En 1947, le jeune archéologue et ethnologue Thor Heyerdahl est à la recherche de montres appropriées pour une expédition océanique particulièrement hardie. Le Dr Schild-Comtesse décide d’aider le norvégien qui est conquis par l’avancée technologique et la fiabilité des garde-temps de la manufacture de Granges. Depuis les années 1930, le département de recherche et développement d'Eterna travaille sur la construction de boîtiers de montres étanches qui offrent une protection optimale contre la pénétration de l’eau et les influences néfastes dues aux variations de température. Eterna est amenée à produire une petite série de montres-bracelets particulièrement étanches et résistantes.

Actions à mener
• a. Reproduisez fidèlement le passage du texte sur les montres Eterna qui s'ouvre sur les mots contenant "En 1947, le" et se clôt sur "étanches et résistantes.".
• b. Poursuivez la rédaction du texte sur les montres Eterna à partir de l'endroit où il s'arrête.

Enregistrements extraits
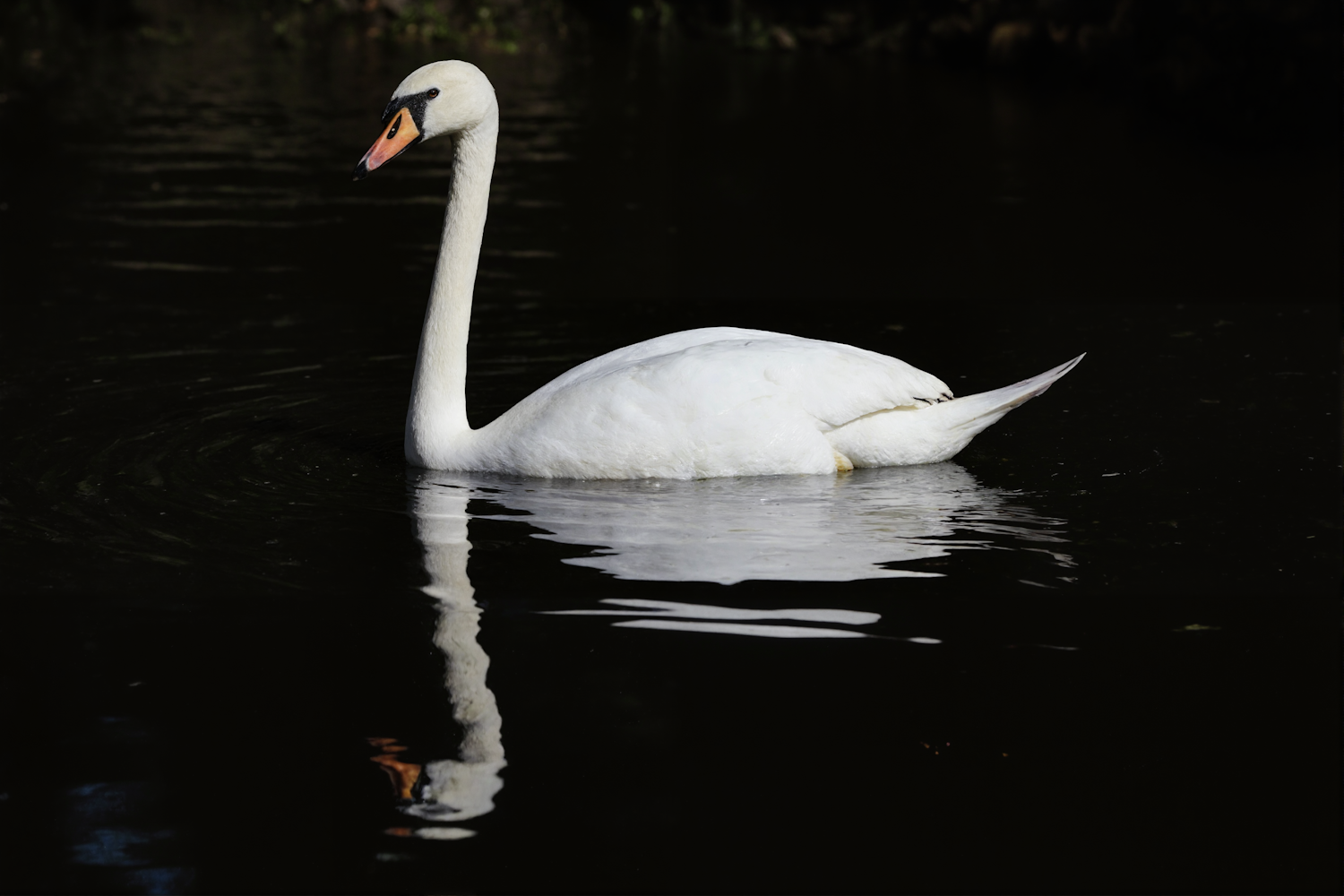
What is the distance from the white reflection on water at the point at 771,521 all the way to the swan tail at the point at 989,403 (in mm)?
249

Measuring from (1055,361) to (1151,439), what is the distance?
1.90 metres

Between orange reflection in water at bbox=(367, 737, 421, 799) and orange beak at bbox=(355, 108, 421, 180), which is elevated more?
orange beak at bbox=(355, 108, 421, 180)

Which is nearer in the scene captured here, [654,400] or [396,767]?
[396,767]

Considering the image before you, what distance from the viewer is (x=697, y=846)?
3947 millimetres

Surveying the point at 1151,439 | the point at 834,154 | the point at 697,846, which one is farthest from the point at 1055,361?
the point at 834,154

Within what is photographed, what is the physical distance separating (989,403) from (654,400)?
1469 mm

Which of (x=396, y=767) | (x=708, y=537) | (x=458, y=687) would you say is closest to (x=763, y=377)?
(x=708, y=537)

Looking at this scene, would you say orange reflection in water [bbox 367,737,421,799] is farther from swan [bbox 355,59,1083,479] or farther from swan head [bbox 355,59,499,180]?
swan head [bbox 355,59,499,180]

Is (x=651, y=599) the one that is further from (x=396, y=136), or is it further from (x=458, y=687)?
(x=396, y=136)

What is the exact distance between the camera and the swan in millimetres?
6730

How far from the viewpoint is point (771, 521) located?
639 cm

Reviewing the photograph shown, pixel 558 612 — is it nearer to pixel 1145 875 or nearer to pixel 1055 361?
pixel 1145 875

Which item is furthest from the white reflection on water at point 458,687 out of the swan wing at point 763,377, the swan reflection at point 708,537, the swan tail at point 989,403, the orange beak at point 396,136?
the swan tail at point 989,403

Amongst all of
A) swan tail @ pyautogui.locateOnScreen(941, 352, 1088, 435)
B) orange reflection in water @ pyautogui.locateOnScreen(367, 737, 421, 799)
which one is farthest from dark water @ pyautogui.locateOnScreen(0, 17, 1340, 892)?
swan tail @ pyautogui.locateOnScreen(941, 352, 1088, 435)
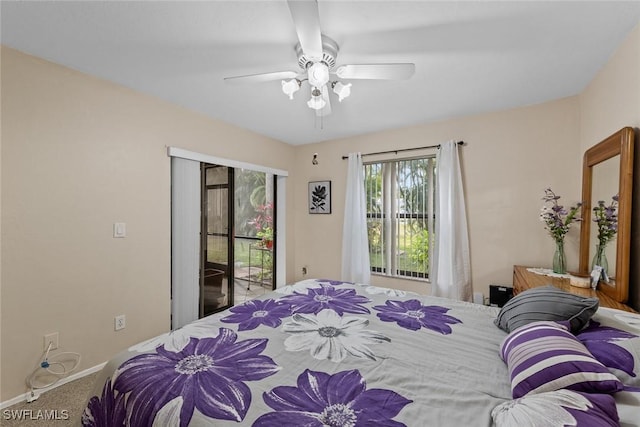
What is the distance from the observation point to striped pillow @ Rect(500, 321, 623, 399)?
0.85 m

Problèmes résolus
• a.
En 1947, le jeune archéologue et ethnologue Thor Heyerdahl est à la recherche de montres appropriées pour une expédition océanique particulièrement hardie. Le Dr Schild-Comtesse décide d’aider le norvégien qui est conquis par l’avancée technologique et la fiabilité des garde-temps de la manufacture de Granges. Depuis les années 1930, le département de recherche et développement d'Eterna travaille sur la construction de boîtiers de montres étanches qui offrent une protection optimale contre la pénétration de l’eau et les influences néfastes dues aux variations de température. Eterna est amenée à produire une petite série de montres-bracelets particulièrement étanches et résistantes.

• b.
Ce sont ces montres qui accompagnent Thor Heyerdahl et son équipage composé de cinq autres scientifiques lors de leur périple à bord d’un radeau de balsa baptisé KonTiki, en référence au dieu du soleil Inca. Partis des côtes péruviennes ils vont naviguer jusqu’au beau milieu de l’océan Pacifique. Par cette expédition téméraire, Heyerdahl veut prouver au monde qu’il est techniquement possible que les aborigènes précolombiens d’Amérique du Sud aient colonisé la Polynésie en suivant les alizés et le courant Humbold. L’aventure prend fin au contact de l’atoll de Raroia, dans l’archipel des Tuamotu en Polynésie française, au bout de 101 jours et nuits en haute mer et après 8'000 km parcourus. Pour les manœuvres et l’ensemble des décisions desquelles dépendent la survie de l’équipage et le succès de l’expédition, les explorateurs se fient aux montres Eterna. Elles se révèlent être des outils essentiels et fiables, propices à une navigation sûre. Elles surmontent les conditions extrêmes sans être endommagées par l’eau salée, l’humidité ou les variations de température. De nombreuses péripéties marquent ce périple extraordinaire qui devient célèbre dans le monde entier, notamment avec le succès phénoménal de l’ouvrage de Thor Heyerdahl «L’Expédition du KonTiki».

Ce partenariat fructueux entre Eterna et Heyerdahl, deux pionniers courageux, ambitieux et avides de repousser les limites, mène en 1958 au lancement de la légendaire KonTiki - une icône de l’horlogerie considérée encore aujourd’hui comme la référence en termes d’équipement de sport extrême, de fiabilité absolue, de précision, de robustesse et de résistance.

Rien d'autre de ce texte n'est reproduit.